▸ **TASK DETAILS**:
Output each line of the data below exactly, omitting any image.

▸ **SOURCE MATERIAL**:
_____
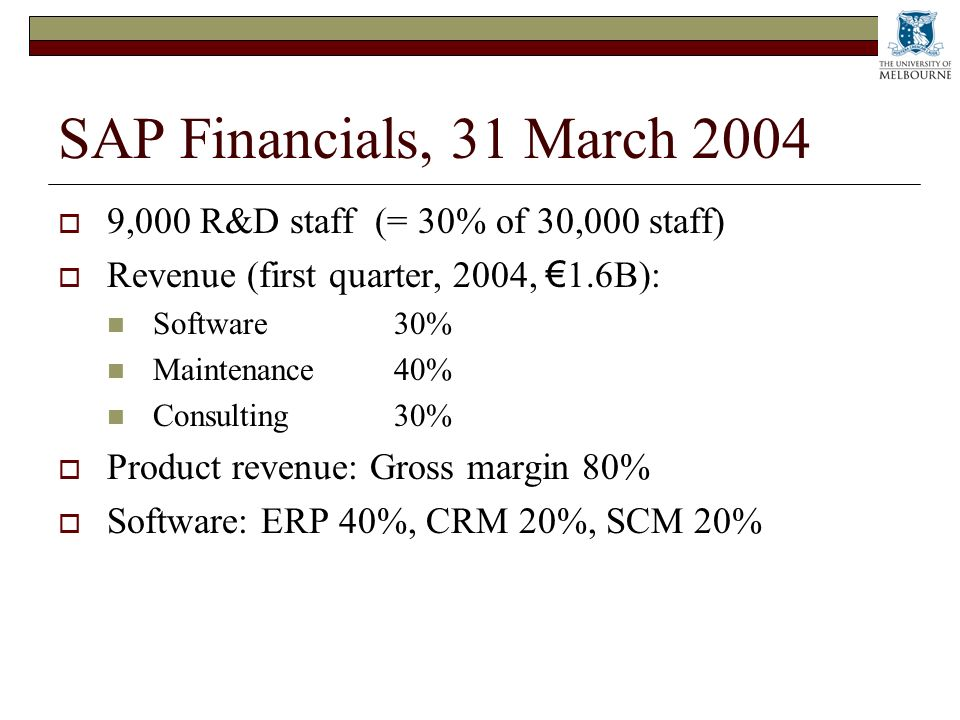 SAP Financials, 31 March 2004 9,000 R&D staff (= 30% of 30,000 staff) Revenue (first quarter, 2004, 1.6B): Software 30% Maintenance 40% Consulting 30%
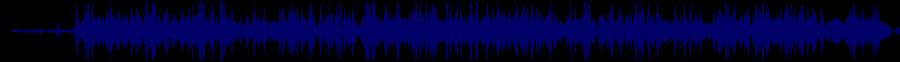 waveform of track #82175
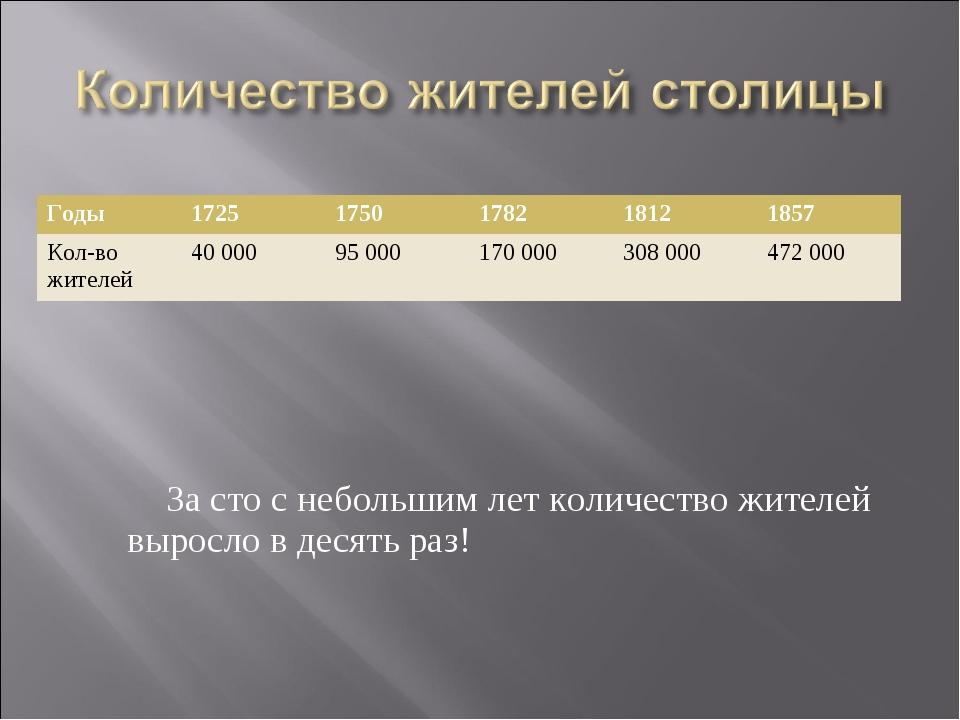 За сто с небольшим лет количество жителей выросло в десять раз! Годы17251...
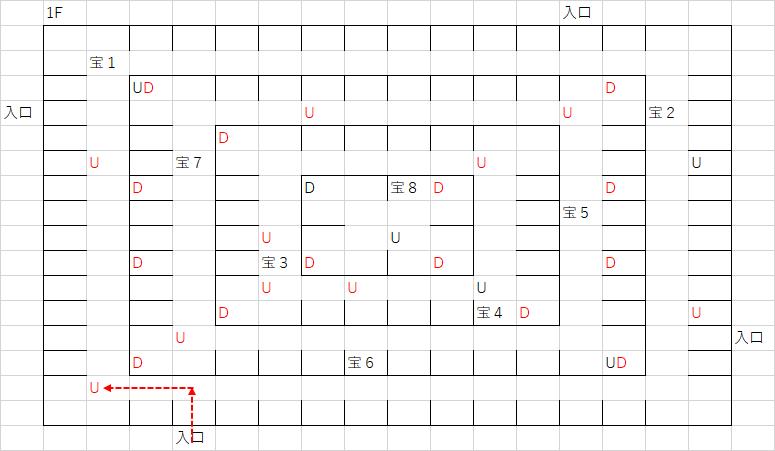 ツタの塔_1Fのマップ(宝物)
_____
▸ **YOUR SOLUTION**:
 SAP Financials, 31 March 2004 9,000 R&D staff (= 30% of 30,000 staff) Revenue (first quarter, 2004, 1.6B): Software 30% Maintenance 40% Consulting 30%
 waveform of track #82175
 За сто с небольшим лет количество жителей выросло в десять раз! Годы17251...
 ツタの塔_1Fのマップ(宝物)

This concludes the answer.